Tuesday, 26 March 2013

Bath and West Showground seminars

Last Wednesday saw over 100 farmers flock to the Bath and West Showground on a cold and wet evening to attend a seminar presented by Old Mill Accountants, Barclays Bank and Carter Jonas.

Oliver McEntyre of Barclays Bank spoke about the cost of funding, why banking margins have changed, how banks look at a funding proposals and the importance of producing a business plan and budgets when applying for extra funding from any bank.

I then presented a round up on farmland prices and recent trends in agricultural rents while my colleague Thomas Ireland gave a presentation on current planning issues. In this context he highlighted one or two very important recent developments, including the announcement earlier this year by central government that it is intended permitted development rights are to be relaxed in certain circumstances. Most notably this may give farmers the opportunity to change the use of an office building to a house without the need to make a formal planning application.

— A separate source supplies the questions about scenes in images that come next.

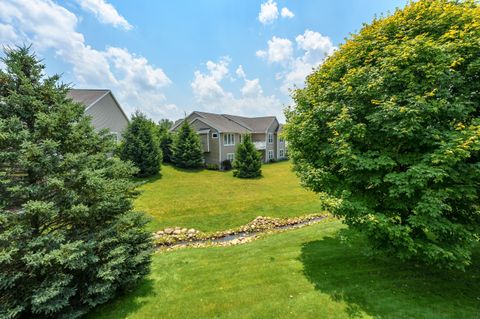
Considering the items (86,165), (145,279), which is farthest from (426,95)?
(145,279)

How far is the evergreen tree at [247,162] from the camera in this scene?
2547 centimetres

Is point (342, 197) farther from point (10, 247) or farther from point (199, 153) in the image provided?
point (199, 153)

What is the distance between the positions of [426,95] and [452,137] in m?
0.98

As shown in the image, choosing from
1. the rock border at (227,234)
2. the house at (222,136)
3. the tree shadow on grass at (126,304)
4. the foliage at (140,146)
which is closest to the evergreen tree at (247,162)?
the house at (222,136)

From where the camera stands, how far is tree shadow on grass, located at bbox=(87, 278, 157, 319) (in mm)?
5570

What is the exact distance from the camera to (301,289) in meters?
6.04

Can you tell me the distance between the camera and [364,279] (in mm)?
6340

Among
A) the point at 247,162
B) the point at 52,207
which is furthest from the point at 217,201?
the point at 52,207

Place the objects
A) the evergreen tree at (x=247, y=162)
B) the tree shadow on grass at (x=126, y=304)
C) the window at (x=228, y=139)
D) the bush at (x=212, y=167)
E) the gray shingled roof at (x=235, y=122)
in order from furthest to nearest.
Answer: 1. the gray shingled roof at (x=235, y=122)
2. the window at (x=228, y=139)
3. the bush at (x=212, y=167)
4. the evergreen tree at (x=247, y=162)
5. the tree shadow on grass at (x=126, y=304)

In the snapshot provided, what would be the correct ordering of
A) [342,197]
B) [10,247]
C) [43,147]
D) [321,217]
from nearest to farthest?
[10,247], [43,147], [342,197], [321,217]

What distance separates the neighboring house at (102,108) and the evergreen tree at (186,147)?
20.1 ft

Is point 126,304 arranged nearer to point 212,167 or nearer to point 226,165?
point 212,167

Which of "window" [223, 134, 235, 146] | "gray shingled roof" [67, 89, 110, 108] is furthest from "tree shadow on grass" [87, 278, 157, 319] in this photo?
"window" [223, 134, 235, 146]

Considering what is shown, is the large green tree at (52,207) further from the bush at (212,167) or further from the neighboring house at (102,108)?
the bush at (212,167)
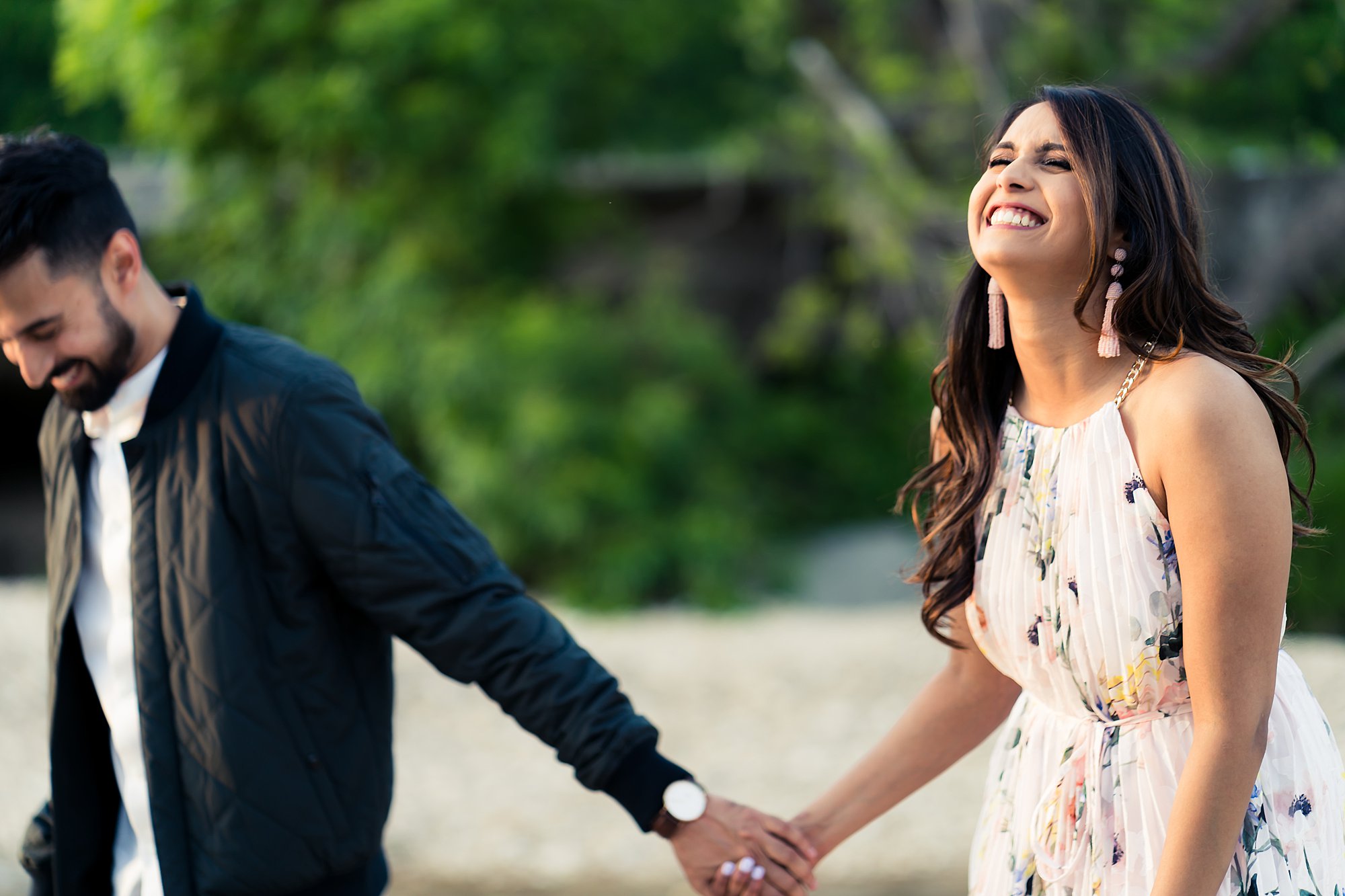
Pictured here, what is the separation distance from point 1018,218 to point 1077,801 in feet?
2.52

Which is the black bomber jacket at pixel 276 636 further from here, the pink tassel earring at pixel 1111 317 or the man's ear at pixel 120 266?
the pink tassel earring at pixel 1111 317

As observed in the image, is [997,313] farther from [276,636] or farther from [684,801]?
[276,636]

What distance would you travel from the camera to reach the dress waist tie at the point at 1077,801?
65.9 inches

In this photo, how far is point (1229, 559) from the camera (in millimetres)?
1492

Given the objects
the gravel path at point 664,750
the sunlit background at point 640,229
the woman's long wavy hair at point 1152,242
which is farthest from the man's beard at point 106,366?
the sunlit background at point 640,229

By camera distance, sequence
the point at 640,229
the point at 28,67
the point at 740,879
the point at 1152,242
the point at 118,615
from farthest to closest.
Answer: the point at 640,229
the point at 28,67
the point at 740,879
the point at 118,615
the point at 1152,242

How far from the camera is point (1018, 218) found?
1.66 meters

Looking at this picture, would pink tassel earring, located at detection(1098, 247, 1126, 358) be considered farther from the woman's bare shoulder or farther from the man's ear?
the man's ear

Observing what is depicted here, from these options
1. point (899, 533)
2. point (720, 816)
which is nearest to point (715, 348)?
point (899, 533)

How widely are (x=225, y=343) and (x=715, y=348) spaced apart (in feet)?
26.5

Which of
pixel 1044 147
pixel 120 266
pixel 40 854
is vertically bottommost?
pixel 40 854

Anne Gardner Thorpe of Old Mill then spoke on the importance of tax planning in the context of Capital Taxes and Mike Butler, Old Mill’s Senior Partner, spoke about other tax issues including the advantages of a company structure as opposed to a partnership where income tax is concerned.

He went on to highlight that following the budget, which had taken place earlier in the day, the advantages of a company structure had become even more obvious as the government had signalled their intention to reduce Corporation Tax to 20% for all companies. However he also noted there were one or two less helpful announcements.

In particular, he explained there is an anti-avoidance provision which was announced that could significantly increase farmers’ exposure to an Inheritance Tax (IHT) charge. Mike warned, “Most agricultural or business assets qualify for Inheritance Tax relief to protect against the break-up of farms upon death. For many years it has been sensible to secure borrowing against assets that don’t qualify for this relief, which effectively reduces their value on death, and hence lowers the IHT burden.”

However, from July, it appears that this will no longer be possible, as borrowings will first be offset against assets that do qualify for Agricultural or Business Property Relief, potentially leading to huge increases in IHT.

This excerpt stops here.